* START AVAILABLE RECORDS *

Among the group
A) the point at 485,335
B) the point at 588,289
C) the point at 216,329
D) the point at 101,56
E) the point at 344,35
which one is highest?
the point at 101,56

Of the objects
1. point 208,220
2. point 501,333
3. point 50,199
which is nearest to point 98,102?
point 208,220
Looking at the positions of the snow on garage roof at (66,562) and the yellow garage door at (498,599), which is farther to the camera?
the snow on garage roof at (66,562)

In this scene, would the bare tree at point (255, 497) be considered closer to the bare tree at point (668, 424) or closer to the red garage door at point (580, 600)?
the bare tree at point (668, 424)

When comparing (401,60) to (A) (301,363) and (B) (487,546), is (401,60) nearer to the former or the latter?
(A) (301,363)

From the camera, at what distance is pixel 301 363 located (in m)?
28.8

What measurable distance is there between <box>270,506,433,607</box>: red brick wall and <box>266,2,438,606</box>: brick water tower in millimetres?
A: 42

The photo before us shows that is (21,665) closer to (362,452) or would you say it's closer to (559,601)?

* END AVAILABLE RECORDS *

— OBJECTIVE —
Can you render all of the entries above as a JSON list of strings, with one string for each line and no strings for blank lines?

— RESPONSE TO THIS TASK —
[
  "Among the group",
  "A) the point at 485,335",
  "B) the point at 588,289",
  "C) the point at 216,329",
  "D) the point at 101,56",
  "E) the point at 344,35",
  "which one is highest?",
  "the point at 101,56",
  "Of the objects",
  "1. point 208,220",
  "2. point 501,333",
  "3. point 50,199",
  "which is nearest to point 98,102?",
  "point 208,220",
  "Looking at the positions of the snow on garage roof at (66,562) and the yellow garage door at (498,599), which is farther to the camera?",
  "the snow on garage roof at (66,562)",
  "In this scene, would the bare tree at point (255, 497) be considered closer to the bare tree at point (668, 424) or closer to the red garage door at point (580, 600)?",
  "the bare tree at point (668, 424)",
  "When comparing (401,60) to (A) (301,363) and (B) (487,546), is (401,60) nearer to the former or the latter?",
  "(A) (301,363)",
  "From the camera, at what distance is pixel 301 363 located (in m)?",
  "28.8",
  "What measurable distance is there between <box>270,506,433,607</box>: red brick wall and <box>266,2,438,606</box>: brick water tower in millimetres?",
  "A: 42",
  "The photo before us shows that is (21,665) closer to (362,452) or would you say it's closer to (559,601)?"
]